How to Make Hospital Patients Feel More Comfortable

Providing excellent patient care in a hospital setting poses some unique challenges not shared by ordinary doctors’ offices and medical clinics. Hospital patients are typically sicker than those who utilize other kinds of medical care, and their stays can be quite long. To make matters even worse, many people are scared of hospitals.

Patient care should be the top priority at any medical facility. Making patients feel more comfortable won’t just improve satisfaction rates. It can also help to facilitate the healing process by reducing stress. Read on to find a few tips for how to start changing the hospital environment for the better.

Hospital Patients

Invest in New Furniture

Older hospital beds and chairs often sacrificed comfort for the sake of hygiene and safety. These days, though, there are plenty of options for hospital furniture that meets the full range of patients’ needs. Investing in new furniture can make a big difference when it comes to making patients staying in the hospital for long periods feel more comfortable and less stressed.

Improve Nurse-to-Patient Ratios

Most hospitals restrict the number of patients that can be taken on by any one nurse, but getting the nurse-to-patient ratio right can be tough. Hospitals are often operating on tight margins, which means hiring additional staff can place an undue financial burden on them. Improving nurse-to-patient ratios by determining the level of care required for patients in different areas will ensure that each patient receives the dedicated, one-on-one help required to get by comfortably during the hospital stay.

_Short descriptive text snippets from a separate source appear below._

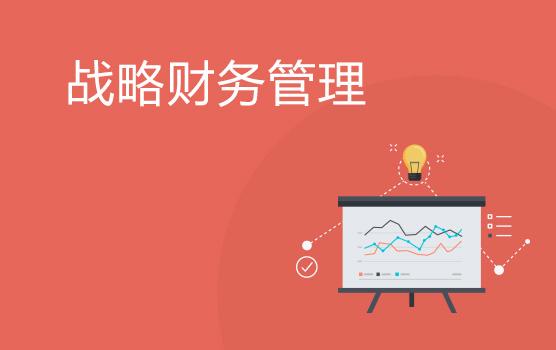 如何建立高效的企業戰略財務管理體系(重慶)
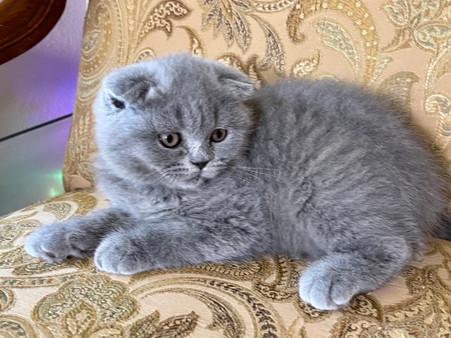Scottish Fold Blue Female Kitten - $2200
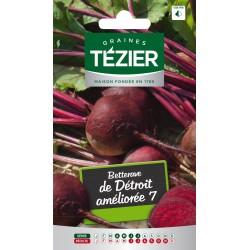 Tezier - Betterave de Détroit améliorée 7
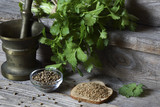 Coriander - ground, grains and green leaves - 172751848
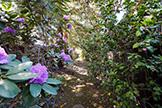 4102 Thain Way, Palo Alto 94306 - Rhododendron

Increase Inpatient Activity Levels

It’s a well-known but little-discussed fact that patients who must undergo prolonged hospital stays often wind up deconditioned. This issue can be particularly detrimental to elderly patients. Even patients with limited mobility should be encouraged to get up and walk around or engage in distracting activities that don’t involve lying in bed. Staying busy won’t just help patients retain their muscle mass but will also keep their minds off their diseases and make the time pass a little faster.

Minimize Bureaucracy

Most studies on hospital burnout related to bureaucracy apply to healthcare workers, but patients required to engage in seemingly endless bureaucratic procedures suffer from unnecessary stress, as well. Thankfully, there are plenty of ways to avoid overburdening patients with paperwork. Hospitals can give patients pre-op checklists, make sure that paperwork is completed well in advance of any procedure, and make full use of specialized software programs for collecting patient data so that they don’t have to answer the same questions over and over.

Provide Access to Overnight Guests

One of the worst things for most hospital patients is having to be away from their loved ones. While it would be unreasonable to design every hospital room to accommodate an entire family, it is reasonable to design rooms to comfortably accommodate each patient’s spouse or primary caregiver.

Greater Comfort Leads to Improved Patient Outcomes

Healthcare workers know that many factors contribute to patient outcomes. Don’t underestimate the impact of making each patient feel more comfortable during his or her stay. It can make a huge difference.